- _Texto de origem_
════

1. São contraditórios os juízos sobre o significado do deprimente quadro oferecido atualmente pela sociedade brasileira. Há quem nele descubra as dores de parto de um novo momento, inaugurador de um processo de moralização das instituições políticas. Conforme outros, a eclosão dos escândalos não passa de um foguetório passageiro, incapaz de sustar a autodegradação do Brasil à categoria de Quarto Mundo mediante institucionalização da corrupção e proliferação generalizada da violência. Ora, qual dos prognósticos virá a se cumprir depende essencialmente da determinação da sociedade. O momento crítico, de modo particularmente insistente, exige o exercício responsável da cidadania e a mobilização democrática.
2. A Igreja de Jesus Cristo, neste processo, cumpre importante papel. Confessa-se herdeira da tradição profética da Bíblia, profundamente comprometida com a paz e a justiça, colocando-a a serviço da sociedade. As graves ameaças que pairam sobre o povo brasileiro não podem deixar apáticas as Igrejas. Devem-lhe o seu alerta e o apelo à reação. Pois Deus não é de confusão; e sim, de paz (1 Coríntios 14.33). Colaborar na percepção e na implantação do que serve à paz (cf. Lucas 19.42) constitui o nobre e inalienável mandato político dos cristãos, aliás, em parceria com todas as pessoas de boa vontade.
3. As mudanças exigidas no Brasil de hoje são incisivas mormente no que tange a relação entre o direito e o poder. Cabe reconhecer que todo poder, ao emancipar-se do direito, inevitavelmente se transforma em violência. É o que tem determinado o passado recente da nação. O jogo do poder e dos interesses individuais ou classistas tem suprimido o direito, corrompido a justiça, causado seríssimos danos ao bem comum. Houve por demais tirania do poder no País.
4. É bem verdade que, desde sempre, os poderosos tentaram impor as regras de jogo e abusar da influência para a obtenção ou manutenção de privilégios. Seja lembrado, porém, que o grau de sanidade de uma sociedade se define pela capacidade de frear o arbítrio e de fazer confluir os interesses corporativistas com os interesses gerais. A situação no Brasil é perigosa justamente pela instalação do poder como valor máximo. Sejam os traficantes no Rio de Janeiro, sejam os parlamentares corruptos em Brasília, sejam os manipuladores da bolsa de valores, o poder lhes serve como meio para o enriquecimento fácil, a garantia de impunidade, a criação de dependências. Que o reverso de tudo isto seja a miséria de enormes contingentes populacionais é cinicamente desconsiderado. Sem o controle do poder a sociedade marchará, a largos passos, em direção à convulsão social.

════

- _Informações fornecidas_
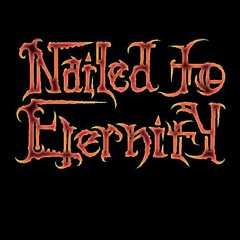 Nailed to Eternity.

════

- _Tarefas e exercícios_
1 > Responda com base no texto de origem:
(a) Em que se transforma todo poder ao emancipar-se do direito?
(b) Qual passagem bíblica é citada junto à afirmação de que Deus não é de confusão?
(c) Pelo que se define o grau de sanidade de uma sociedade?
2 > Liste os grupos que o texto de origem cita como exemplos de quem usa o poder para o enriquecimento fácil, a garantia de impunidade e a criação de dependências.

- _Respostas numeradas_
1 >
(a) Em violência.
(b) 1 Coríntios 14.33.
(c) Pela capacidade de frear o arbítrio e de fazer confluir os interesses corporativistas com os interesses gerais.

2 >
- Os traficantes no Rio de Janeiro
- Os parlamentares corruptos em Brasília
- Os manipuladores da bolsa de valores